Chi è davvero il nostro target?
Sono ormai alcuni anni che il mondo della comunicazione investe
sul mercato dell’email marketing, che rimane oggi lo
strumento di digital marketing a più alto tasso di conversione. Ma cosa
è cambiato, negli ultimi anni? Che cos’è l’email marketing
del 2013? E soprattutto, cosa vuole e cosa si aspetta l’utente,
dalle nostre comunicazioni?
Possiamo trovare queste e altre risposte, analizzando i dati contenuti in Email Marketing & Co., ricerca che nasce da una collaborazione tra MagNews, key player italiano per l’email marketing e Nielsen, leader mondiale nella ricerca di mercato. La ricerca fa seguito a Email Marketing Trends 2011 e Digital Marketing Trends 2012 ed evidenzia il trend della user experience rispetto allo strumento dell’email, anche nell’ottica della multicanalità.
Quello che emerge è uno strumento consolidato, necessario, sicuro, che rimane l’indiscusso perno delle strategie di digital marketing, ma è anche in continua evoluzione: il 2013, nello specifico, parla mobile.
La maggior parte delle persone (58%) è connessa tre ore al giorno o più (heavy user), si connette da dieci anni, utilizza in media due indirizzi email, riceve in media trenta email al giorno. Controllo delle email, ricerca di info e navigazione sui social le attività più frequenti; Gmail e Hotmail i domini più utilizzati (con una crescita per il primo e un calo per il secondo).
L’utente appare sempre più consapevole. Ha imparato a valutare la rilevanza e la pertinenza delle comunicazioni: la maggior parte sa valutare sin dall’oggetto se vale la pena aprire una email da mittente sconosciuto: sono più coloro che aprono perché pensino si tratti di lavoro (28%), che quelli che aprono perché pensino si tratti di questioni personali (20%).
Se parliamo di email contenenti offerte commerciali la personalizzazione rimane il requisito fondamentale per registrare iscrizioni e conversioni. Apprezzate anche le newsletter che veicolano contenuto.
La presenza di un brand su più canali fa aumentare la fiducia del consumatore, anche se molti utenti che seguono un brand sia via newsletter che via social network si aspettano modalità di interazione diverse.

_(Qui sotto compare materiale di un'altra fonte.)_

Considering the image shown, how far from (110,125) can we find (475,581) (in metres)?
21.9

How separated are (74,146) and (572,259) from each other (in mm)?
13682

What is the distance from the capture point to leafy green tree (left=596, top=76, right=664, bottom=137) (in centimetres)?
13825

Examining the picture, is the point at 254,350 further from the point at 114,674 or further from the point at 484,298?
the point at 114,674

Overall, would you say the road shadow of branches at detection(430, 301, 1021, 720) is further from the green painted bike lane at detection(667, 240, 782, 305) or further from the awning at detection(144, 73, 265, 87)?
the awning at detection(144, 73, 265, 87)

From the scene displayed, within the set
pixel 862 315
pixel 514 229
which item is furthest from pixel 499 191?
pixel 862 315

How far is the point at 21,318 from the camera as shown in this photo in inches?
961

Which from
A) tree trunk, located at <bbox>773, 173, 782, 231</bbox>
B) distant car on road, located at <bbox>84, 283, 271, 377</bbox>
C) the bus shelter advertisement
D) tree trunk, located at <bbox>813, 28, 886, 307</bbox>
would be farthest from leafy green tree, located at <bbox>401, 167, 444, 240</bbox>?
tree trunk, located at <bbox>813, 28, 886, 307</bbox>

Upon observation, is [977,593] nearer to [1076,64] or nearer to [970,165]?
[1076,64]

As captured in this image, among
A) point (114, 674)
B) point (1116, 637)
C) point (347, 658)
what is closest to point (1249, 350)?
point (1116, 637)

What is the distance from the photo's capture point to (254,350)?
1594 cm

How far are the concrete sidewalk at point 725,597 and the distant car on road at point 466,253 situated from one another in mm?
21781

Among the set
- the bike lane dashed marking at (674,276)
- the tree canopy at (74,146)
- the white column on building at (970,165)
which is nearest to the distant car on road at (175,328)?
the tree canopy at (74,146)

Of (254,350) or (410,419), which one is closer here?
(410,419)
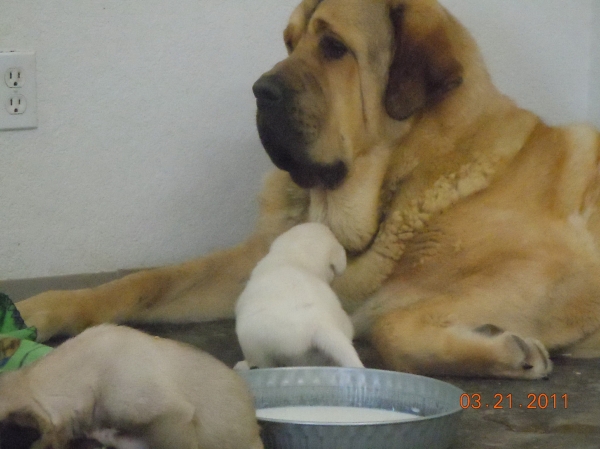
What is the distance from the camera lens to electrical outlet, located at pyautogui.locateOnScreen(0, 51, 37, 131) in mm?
1740

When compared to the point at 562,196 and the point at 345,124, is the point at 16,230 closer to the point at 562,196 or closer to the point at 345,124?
the point at 345,124

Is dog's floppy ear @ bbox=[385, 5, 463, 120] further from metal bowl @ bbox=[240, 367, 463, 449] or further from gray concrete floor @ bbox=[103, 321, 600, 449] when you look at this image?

Con la diffusione degli smartphone il controllo delle email è più frequente: chi possiede uno smartphone legge la posta elettronica in tempo reale, anche a tarda sera, anche in ufficio.
Il 5% controlla le email da mobile anche da mittenti non noti, per riempire i tempi morti. Minoritaria tuttavia la quota di coloro che amano ricevere offerte commerciali tramite app mobile.

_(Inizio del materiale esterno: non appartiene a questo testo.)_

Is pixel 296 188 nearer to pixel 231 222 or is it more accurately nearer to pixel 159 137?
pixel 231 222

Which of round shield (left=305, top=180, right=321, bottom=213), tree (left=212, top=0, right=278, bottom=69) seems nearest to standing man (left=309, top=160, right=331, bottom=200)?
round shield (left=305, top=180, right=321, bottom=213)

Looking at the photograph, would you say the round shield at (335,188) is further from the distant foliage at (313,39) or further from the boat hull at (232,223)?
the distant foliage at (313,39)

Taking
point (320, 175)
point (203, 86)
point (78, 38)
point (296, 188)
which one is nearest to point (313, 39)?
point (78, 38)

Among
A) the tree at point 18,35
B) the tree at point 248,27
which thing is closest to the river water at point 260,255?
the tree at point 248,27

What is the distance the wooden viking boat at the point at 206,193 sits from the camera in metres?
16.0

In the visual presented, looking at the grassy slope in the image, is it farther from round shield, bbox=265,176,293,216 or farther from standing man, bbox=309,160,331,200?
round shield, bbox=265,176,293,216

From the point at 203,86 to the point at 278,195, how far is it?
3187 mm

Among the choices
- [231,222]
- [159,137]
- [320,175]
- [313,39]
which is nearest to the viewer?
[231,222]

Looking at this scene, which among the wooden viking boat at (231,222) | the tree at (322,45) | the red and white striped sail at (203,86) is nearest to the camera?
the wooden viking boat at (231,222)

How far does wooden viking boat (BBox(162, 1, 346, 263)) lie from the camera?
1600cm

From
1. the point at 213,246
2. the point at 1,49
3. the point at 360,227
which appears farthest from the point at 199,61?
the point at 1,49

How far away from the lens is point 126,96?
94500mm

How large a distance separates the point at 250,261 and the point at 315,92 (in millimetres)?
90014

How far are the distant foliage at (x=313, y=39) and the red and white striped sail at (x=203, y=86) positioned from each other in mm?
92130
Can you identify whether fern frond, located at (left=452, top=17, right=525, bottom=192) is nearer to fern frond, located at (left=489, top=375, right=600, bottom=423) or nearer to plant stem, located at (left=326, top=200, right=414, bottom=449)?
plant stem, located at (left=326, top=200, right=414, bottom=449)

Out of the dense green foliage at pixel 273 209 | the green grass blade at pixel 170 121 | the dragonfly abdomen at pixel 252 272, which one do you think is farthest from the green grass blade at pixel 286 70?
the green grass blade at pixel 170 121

Chi si connette da mobile è in prevalenza giovane: solo il 29% degli ultracinquantenni consulta le email da mobile, a fronte di un 66% tra i “millenials” di 16/25 anni. Nel 60% dei casi è uomo, a fronte di un 48% “rosa” nel campione considerato.

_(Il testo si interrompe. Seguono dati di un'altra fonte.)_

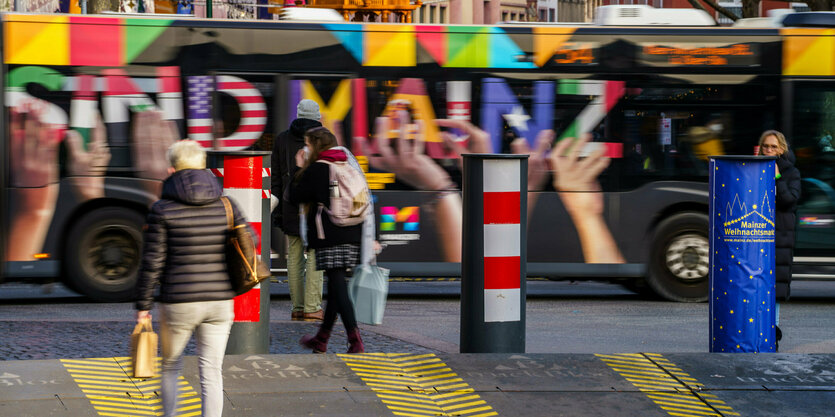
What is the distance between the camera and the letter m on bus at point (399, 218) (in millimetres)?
12516

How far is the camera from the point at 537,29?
1271cm

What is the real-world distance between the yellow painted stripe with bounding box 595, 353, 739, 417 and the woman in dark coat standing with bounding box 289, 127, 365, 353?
1.60 metres

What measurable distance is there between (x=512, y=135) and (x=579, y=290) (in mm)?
2522

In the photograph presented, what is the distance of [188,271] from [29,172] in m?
6.64

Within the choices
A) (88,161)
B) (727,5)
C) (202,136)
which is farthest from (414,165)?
(727,5)

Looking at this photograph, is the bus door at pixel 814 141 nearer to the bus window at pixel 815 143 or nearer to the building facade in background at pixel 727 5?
the bus window at pixel 815 143

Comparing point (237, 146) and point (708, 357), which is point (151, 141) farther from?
point (708, 357)

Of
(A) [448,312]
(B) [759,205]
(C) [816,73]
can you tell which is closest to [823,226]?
(C) [816,73]

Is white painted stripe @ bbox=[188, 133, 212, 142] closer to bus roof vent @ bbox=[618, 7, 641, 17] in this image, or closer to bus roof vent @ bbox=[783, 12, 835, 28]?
bus roof vent @ bbox=[618, 7, 641, 17]

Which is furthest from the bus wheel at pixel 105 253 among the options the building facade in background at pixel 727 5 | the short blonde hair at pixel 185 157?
the building facade in background at pixel 727 5

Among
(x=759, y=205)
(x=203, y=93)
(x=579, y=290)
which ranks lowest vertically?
(x=579, y=290)

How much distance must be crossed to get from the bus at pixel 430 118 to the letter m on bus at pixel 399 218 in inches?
0.5

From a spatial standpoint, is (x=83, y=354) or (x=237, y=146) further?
(x=237, y=146)

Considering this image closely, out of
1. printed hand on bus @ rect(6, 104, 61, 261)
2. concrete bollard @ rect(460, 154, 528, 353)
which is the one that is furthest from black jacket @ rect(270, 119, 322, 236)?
printed hand on bus @ rect(6, 104, 61, 261)
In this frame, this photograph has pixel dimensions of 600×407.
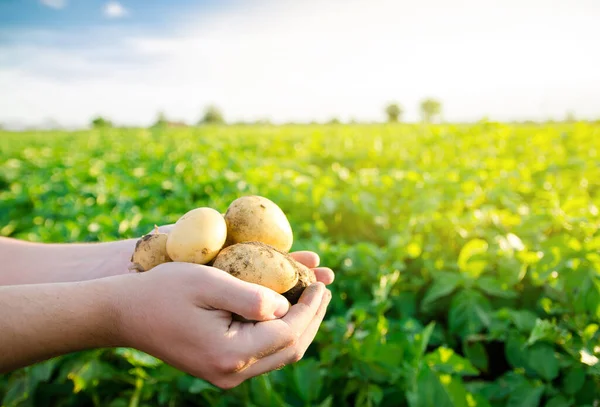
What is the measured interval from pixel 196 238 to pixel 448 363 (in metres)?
1.03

Dunque l’email marketing è oggi uno strumento consolidato, ma che deve comunque rimanere al passo del dinamico mondo del digitale. Ieri i social network, oggi il responsive.
In tale scenario emergono due istanze per chi si occupa di comunicazione e investe nell’email marketing: la prima è sicuramente la tecnologia, che appare un fattore abilitante. Una buona tecnologia e capacità tecniche, sebbene in azienda possano rappresentare effort anche importanti, non garantiscono risultati brillanti ma ci mettono semplicemente nelle condizioni di poter progettare una campagna. I risultati della ricerca di cui sopra mostrano una forte e crescente propensione dell’utente per il mobile: la tecnologia in grado di progettare campagne responsive è quindi la conditio sine qua non per poter scommettere sul nostro progetto di email marketinghttps://pornmobile.online.
Ciò che invece ha le potenzialità per determinare il successo delle nostre campagne, ciò che genera valore è la strategia. È evidente che con un utente che, come emerge sopra, è sempre più connesso, consapevole, e confident rispetto allo strumento, per raggiungerlo dobbiamo essere sempre più rilevanti. Ciò significa monitorare comportamenti e preferenze, ma anche posizionare il nostro prodotto sul giusto mercato.
La sfida sta anche nell’aprire canali comunicativi all’interno di queste due anime dell’email marketing e in generale del digital.